Le Sénat kényan devait commencer mercredi l’examen de la destitution du vice-président Rigathi Gachagua, accélérant le processus vers sa possible révocation, au lendemain d’un vote de l’Assemblée nationale. Cette procédure inédite contre le n°2 de l’Etat, lancée le 1er octobre par un député de la coalition présidentielle, marque le point culminant de plusieurs mois de conflit entre le président William Ruto et son adjoint, au pouvoir depuis leur victoire à la présidentielle d’août 2022.
Le Sénat avait sept jours pour se saisir de ce dossier, mais l’a placé à l’ordre du jour de sa session de mercredi, quelques heures à peine après un vote de l’Assemblée nationale. Il doit désormais se prononcer dans un délai maximum de dix jours.

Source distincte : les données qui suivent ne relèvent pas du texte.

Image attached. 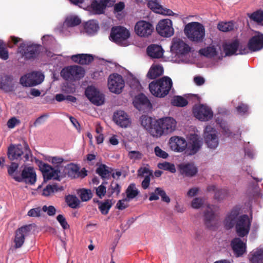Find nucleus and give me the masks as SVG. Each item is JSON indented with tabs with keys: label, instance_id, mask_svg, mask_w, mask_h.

Mardi soir, les députés ont approuvé, par 282 voix sur 349, une motion demandant la destitution de Rigathi Gachagua sur la base de onze motifs dont ceux d' »atteinte à l’unité nationale », d' »insubordination » envers le président ainsi que de nombreuses suspicions de « crimes économiques » soit détournements de fonds publics, conflits d’intérêts, abus de pouvoir.
Rigathi Gachagua, 59 ans, a promis de se battre « jusqu’au bout » contre cette procédure qu’il a qualifiée de « pure propagande » et de « complot visant à (le) chasser du pouvoir », avec l’approbation du chef de l’Etat. Doté d’un solide réseau d’influence notamment dans la région stratégique du Mont Kenya, cet homme politique de l’ethnie kikuyu a joué un rôle crucial dans la victoire de William Ruto face à son rival Raila Odinga. Mais les relations entre les deux hommes à la tête de l’Etat se sont détériorées notamment depuis un mouvement de contestation antigouvernementale qui a secoué le pays en juin et juillet.
Les détracteurs de Rigathi Gachagua l’accusent de ne pas avoir soutenu le chef de l’Etat face aux manifestations qui demandaient sa démission. La répression de ce mouvement a fait plus de 60 morts. Le vice-président s’estime depuis mis à l’écart par le président, qui a en revanche commencé à se rapprocher du Mouvement démocratique orange, ODM de Raila Odinga.
En cas d’adoption, il serait le premier vice-président écarté du pouvoir via cette procédure, instaurée dans la Constitution de 2010. Mais il pourrait contester la décision en justice. En 1989, le vice-président Josephat Karanja avait démissionné dans des conditions similaires, avant un vote de défiance l’accusant de saper l’autorité du président Daniel arap Moi.